• Exercise goal:
Although the data below contains pictures, please reproduce only its words, exactly.

• Information provided:
***

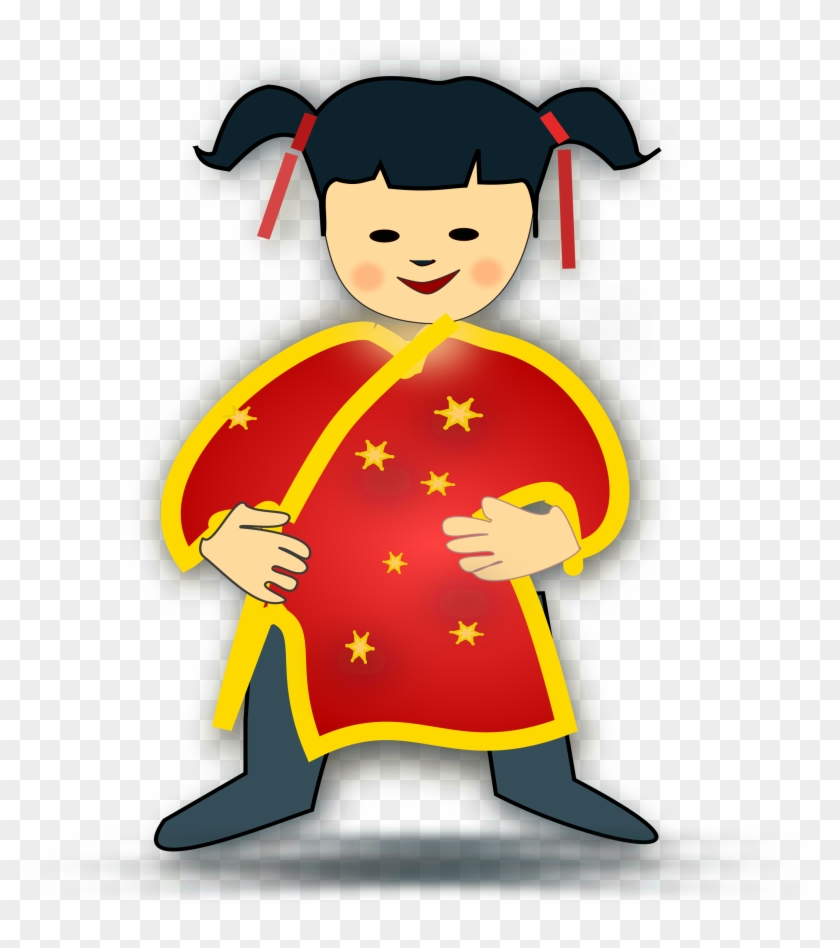 China Clipart Chinese Person.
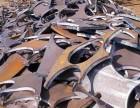 上海蒲西废铁回收公司电话是多少?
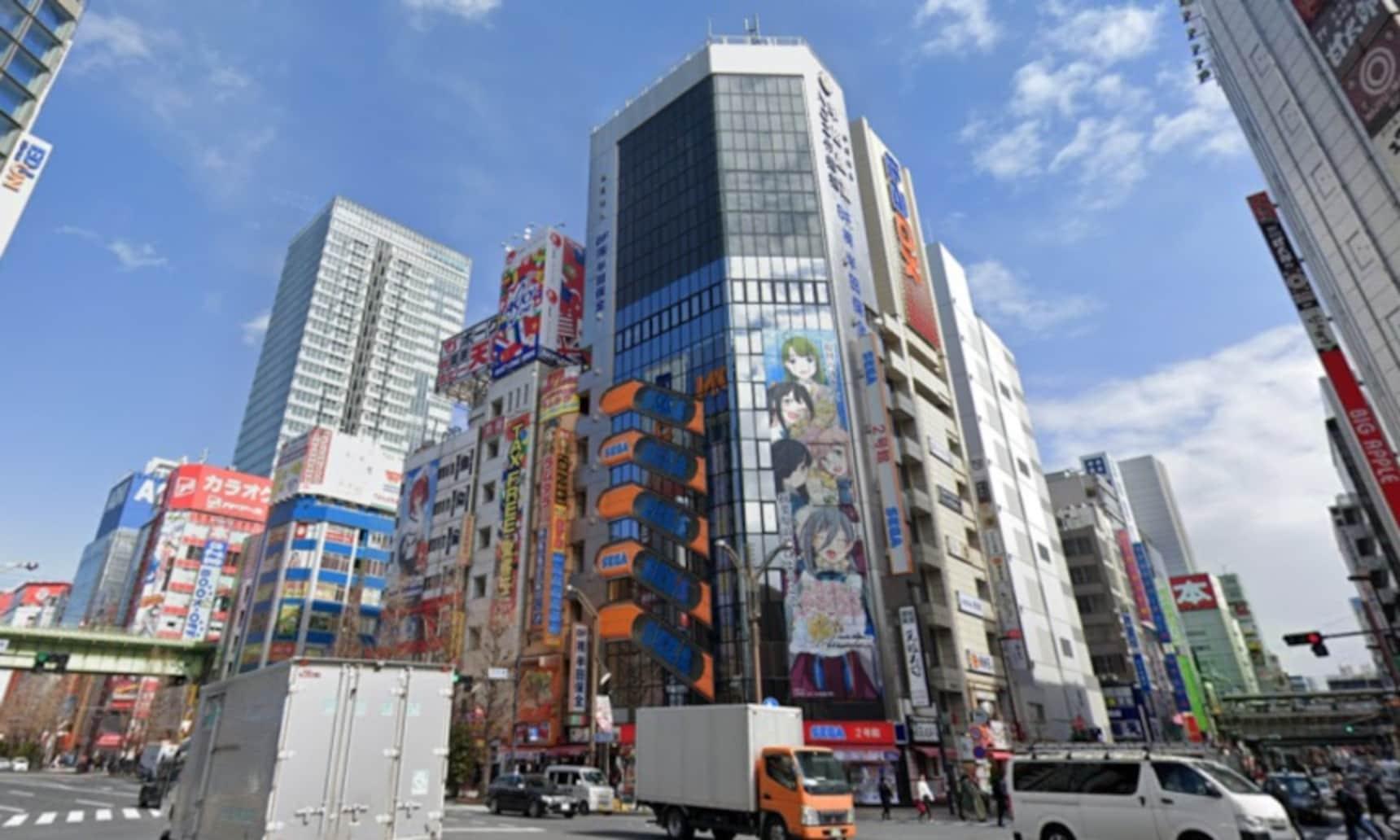 Akihabara Landmark Sega Arcade Closing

***

• Task output:
 China Clipart Chinese Person.
 上海蒲西废铁回收公司电话是多少?
 Akihabara Landmark Sega Arcade Closing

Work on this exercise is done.